_Task objective_.
Copy every record below exactly as it appears.

_Data in this exercise_.
☆ ☆ ☆

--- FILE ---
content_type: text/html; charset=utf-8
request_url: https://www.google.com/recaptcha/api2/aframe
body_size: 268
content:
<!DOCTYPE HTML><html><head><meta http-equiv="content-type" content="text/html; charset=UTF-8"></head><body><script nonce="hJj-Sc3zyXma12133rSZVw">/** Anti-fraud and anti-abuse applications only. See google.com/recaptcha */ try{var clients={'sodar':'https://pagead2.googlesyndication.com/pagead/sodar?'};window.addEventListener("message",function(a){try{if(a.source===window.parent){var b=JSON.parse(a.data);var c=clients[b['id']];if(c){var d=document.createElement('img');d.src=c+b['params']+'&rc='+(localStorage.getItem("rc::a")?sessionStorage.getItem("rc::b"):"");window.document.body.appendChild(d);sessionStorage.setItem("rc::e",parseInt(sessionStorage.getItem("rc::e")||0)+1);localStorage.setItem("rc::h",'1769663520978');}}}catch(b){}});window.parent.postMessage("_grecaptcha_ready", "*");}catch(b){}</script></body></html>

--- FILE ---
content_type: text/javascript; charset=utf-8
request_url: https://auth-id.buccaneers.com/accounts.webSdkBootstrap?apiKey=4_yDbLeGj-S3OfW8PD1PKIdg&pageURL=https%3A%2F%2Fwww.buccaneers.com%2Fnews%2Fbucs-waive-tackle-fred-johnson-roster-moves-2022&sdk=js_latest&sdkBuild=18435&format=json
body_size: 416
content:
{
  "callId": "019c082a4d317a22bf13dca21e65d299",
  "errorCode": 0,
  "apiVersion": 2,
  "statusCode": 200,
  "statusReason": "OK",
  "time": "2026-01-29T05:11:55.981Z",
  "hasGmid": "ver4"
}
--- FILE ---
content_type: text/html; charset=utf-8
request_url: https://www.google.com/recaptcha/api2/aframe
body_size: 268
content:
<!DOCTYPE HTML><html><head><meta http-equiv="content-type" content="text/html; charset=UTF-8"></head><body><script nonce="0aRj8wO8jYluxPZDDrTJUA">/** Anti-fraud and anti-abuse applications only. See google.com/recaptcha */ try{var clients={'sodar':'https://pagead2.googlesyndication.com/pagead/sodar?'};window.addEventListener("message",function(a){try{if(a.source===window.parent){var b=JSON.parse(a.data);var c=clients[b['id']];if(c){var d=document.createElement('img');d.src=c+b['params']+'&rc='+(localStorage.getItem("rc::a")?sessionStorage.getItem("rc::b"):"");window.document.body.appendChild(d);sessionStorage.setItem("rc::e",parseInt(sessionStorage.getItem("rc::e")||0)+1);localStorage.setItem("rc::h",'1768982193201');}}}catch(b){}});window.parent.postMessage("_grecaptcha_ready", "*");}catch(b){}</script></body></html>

☆ ☆ ☆

_Finished exercise_.
--- FILE ---
content_type: text/html; charset=utf-8
request_url: https://www.google.com/recaptcha/api2/aframe
body_size: 268
content:
<!DOCTYPE HTML><html><head><meta http-equiv="content-type" content="text/html; charset=UTF-8"></head><body><script nonce="hJj-Sc3zyXma12133rSZVw">/** Anti-fraud and anti-abuse applications only. See google.com/recaptcha */ try{var clients={'sodar':'https://pagead2.googlesyndication.com/pagead/sodar?'};window.addEventListener("message",function(a){try{if(a.source===window.parent){var b=JSON.parse(a.data);var c=clients[b['id']];if(c){var d=document.createElement('img');d.src=c+b['params']+'&rc='+(localStorage.getItem("rc::a")?sessionStorage.getItem("rc::b"):"");window.document.body.appendChild(d);sessionStorage.setItem("rc::e",parseInt(sessionStorage.getItem("rc::e")||0)+1);localStorage.setItem("rc::h",'1769663520978');}}}catch(b){}});window.parent.postMessage("_grecaptcha_ready", "*");}catch(b){}</script></body></html>

--- FILE ---
content_type: text/javascript; charset=utf-8
request_url: https://auth-id.buccaneers.com/accounts.webSdkBootstrap?apiKey=4_yDbLeGj-S3OfW8PD1PKIdg&pageURL=https%3A%2F%2Fwww.buccaneers.com%2Fnews%2Fbucs-waive-tackle-fred-johnson-roster-moves-2022&sdk=js_latest&sdkBuild=18435&format=json
body_size: 416
content:
{
  "callId": "019c082a4d317a22bf13dca21e65d299",
  "errorCode": 0,
  "apiVersion": 2,
  "statusCode": 200,
  "statusReason": "OK",
  "time": "2026-01-29T05:11:55.981Z",
  "hasGmid": "ver4"
}
--- FILE ---
content_type: text/html; charset=utf-8
request_url: https://www.google.com/recaptcha/api2/aframe
body_size: 268
content:
<!DOCTYPE HTML><html><head><meta http-equiv="content-type" content="text/html; charset=UTF-8"></head><body><script nonce="0aRj8wO8jYluxPZDDrTJUA">/** Anti-fraud and anti-abuse applications only. See google.com/recaptcha */ try{var clients={'sodar':'https://pagead2.googlesyndication.com/pagead/sodar?'};window.addEventListener("message",function(a){try{if(a.source===window.parent){var b=JSON.parse(a.data);var c=clients[b['id']];if(c){var d=document.createElement('img');d.src=c+b['params']+'&rc='+(localStorage.getItem("rc::a")?sessionStorage.getItem("rc::b"):"");window.document.body.appendChild(d);sessionStorage.setItem("rc::e",parseInt(sessionStorage.getItem("rc::e")||0)+1);localStorage.setItem("rc::h",'1768982193201');}}}catch(b){}});window.parent.postMessage("_grecaptcha_ready", "*");}catch(b){}</script></body></html>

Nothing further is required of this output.